На разные приказы он реагирует, как мальчишка, - плюется, лезет в бутылку, ругая директора театра, но ведь не потому, что храбрый, - просто чувствует, что тот от него зависит. Вот ведь какой парадокс оттепельных времен. Надо держать фасон, сохранять лицо, а кто это будет делать, если не наши артисты балета, которые, как позже споет Александр Галич, «впереди планеты всей» - вместе с самим балетом как средством дипломатии? Да, никуда не денешься от политики, она тебя сковала по рукам и ногам. А надо куда-то вырваться, чтобы воспарить в небеса.
Файнс очень внимателен к традиционному биографическому кино, он отнюдь не ломает канон, просто проходится по основным эпизодам. Но мы узнаем о человеческих качествах вечно уклоняющегося от определенных отношений с людьми Руди гораздо больше, чем о его вкладе в искусство танца, где он - король. Примем это на веру.
А подробности биографии обозначены во флешбэках, но опять-таки подчеркивается исключительно связь с родителями, и все. Показано без подробностей, на уровне аллегории. Сцена встречи с отцом, вернувшимся с фронта, будто прямо взята из «Зеркала» Тарковского. И ничего не предвещает прыжка «из царства необходимости в царство свободы», пока - мысленно - его не одобрит мама.

Каков итог? По мысли Файнса, в оттепели начала 1960-х могла быть только одна свобода - эгоцентрическая. Героя все так или иначе хотят использовать, кроме семьи, он же пытается быть верным своему призванию, как его нащупывает и понимает. А на все условности, включая политическую риторику, плевать хотел. Этот Нуреев не стал бы, вероятно, играть Валентино у Кена Рассела - звезду, которую унижают. Все идут навстречу гению, пока не натолкнутся на стену «я».
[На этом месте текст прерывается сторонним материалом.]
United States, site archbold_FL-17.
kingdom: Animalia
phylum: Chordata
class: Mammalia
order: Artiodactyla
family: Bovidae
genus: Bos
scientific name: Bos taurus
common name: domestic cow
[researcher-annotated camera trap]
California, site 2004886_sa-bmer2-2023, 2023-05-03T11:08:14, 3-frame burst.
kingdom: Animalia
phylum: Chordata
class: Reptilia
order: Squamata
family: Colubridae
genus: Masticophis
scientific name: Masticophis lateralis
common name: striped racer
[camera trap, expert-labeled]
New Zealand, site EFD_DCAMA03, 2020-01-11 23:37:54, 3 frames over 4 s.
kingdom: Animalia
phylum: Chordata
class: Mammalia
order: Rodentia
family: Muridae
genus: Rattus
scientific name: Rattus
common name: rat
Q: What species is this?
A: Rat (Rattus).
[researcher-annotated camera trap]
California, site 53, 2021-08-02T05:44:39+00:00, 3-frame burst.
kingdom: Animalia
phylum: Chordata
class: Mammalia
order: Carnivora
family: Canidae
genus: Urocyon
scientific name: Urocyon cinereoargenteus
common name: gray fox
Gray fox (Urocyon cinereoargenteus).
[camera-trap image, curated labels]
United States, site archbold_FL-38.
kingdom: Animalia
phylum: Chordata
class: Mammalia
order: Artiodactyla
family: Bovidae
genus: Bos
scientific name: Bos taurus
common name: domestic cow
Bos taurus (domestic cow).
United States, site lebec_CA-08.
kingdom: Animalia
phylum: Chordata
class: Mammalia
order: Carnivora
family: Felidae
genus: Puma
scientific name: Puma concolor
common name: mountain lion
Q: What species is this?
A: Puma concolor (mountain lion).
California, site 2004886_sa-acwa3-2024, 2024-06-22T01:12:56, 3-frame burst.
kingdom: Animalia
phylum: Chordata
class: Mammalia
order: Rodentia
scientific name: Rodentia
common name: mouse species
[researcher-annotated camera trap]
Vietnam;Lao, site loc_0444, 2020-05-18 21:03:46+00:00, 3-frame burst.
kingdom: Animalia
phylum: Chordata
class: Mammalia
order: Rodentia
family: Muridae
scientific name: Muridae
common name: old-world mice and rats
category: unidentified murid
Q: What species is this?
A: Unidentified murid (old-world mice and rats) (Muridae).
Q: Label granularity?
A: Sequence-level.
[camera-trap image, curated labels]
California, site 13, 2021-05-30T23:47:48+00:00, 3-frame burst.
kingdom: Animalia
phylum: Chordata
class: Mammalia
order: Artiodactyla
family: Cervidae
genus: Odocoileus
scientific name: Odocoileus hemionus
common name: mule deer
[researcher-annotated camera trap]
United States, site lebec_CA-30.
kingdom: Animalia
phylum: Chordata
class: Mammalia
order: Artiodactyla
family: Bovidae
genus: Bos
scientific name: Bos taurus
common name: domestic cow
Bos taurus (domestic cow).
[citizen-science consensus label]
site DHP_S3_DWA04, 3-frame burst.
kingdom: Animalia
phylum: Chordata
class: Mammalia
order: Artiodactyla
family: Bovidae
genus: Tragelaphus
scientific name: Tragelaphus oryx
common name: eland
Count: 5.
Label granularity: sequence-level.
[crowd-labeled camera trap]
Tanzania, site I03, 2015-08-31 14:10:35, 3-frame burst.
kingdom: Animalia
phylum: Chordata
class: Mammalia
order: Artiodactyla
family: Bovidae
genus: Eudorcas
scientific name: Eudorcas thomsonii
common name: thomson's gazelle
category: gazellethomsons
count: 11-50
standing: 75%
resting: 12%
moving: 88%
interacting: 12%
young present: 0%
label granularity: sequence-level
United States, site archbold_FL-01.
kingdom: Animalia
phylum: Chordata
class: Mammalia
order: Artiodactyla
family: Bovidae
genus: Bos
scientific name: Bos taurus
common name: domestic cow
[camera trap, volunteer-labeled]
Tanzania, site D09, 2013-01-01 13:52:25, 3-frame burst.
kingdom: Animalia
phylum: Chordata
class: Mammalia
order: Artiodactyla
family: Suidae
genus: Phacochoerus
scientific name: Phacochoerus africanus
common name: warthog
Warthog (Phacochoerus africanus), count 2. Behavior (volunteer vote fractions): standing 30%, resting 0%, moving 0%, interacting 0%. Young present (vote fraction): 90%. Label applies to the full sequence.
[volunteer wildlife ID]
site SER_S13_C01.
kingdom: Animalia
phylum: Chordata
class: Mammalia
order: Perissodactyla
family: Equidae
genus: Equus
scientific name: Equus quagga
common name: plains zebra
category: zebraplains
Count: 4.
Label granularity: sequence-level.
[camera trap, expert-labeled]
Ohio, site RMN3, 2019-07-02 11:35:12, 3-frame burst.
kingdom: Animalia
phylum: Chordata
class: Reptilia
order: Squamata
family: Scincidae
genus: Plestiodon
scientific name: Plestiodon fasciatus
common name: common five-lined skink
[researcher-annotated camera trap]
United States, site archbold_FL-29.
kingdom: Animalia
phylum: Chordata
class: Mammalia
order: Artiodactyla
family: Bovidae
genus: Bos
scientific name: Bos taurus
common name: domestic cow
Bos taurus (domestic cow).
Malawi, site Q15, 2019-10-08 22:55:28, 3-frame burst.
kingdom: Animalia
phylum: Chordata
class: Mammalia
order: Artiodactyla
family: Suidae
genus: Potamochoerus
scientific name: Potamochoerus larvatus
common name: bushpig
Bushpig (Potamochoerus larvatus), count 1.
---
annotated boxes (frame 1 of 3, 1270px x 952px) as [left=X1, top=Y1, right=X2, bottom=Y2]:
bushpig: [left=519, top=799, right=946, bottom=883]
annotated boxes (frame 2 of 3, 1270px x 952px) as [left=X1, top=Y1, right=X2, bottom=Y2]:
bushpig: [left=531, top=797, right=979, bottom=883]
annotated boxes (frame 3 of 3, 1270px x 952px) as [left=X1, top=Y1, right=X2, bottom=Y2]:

И ведь не скажешь, что такая трактовка характера Нуреева не имеет права на жизнь. Автор этих строк видел могилу прямо в центре кладбища Сен-Женевьев-де-Буа под Парижем, где похоронен Тарковский, - «роль» надгробия выполняет роскошный мозаичный ковер. Это что-то фантастическое. Даже там, у Бога, великий танцовщик взял себе отдельную особенную территорию.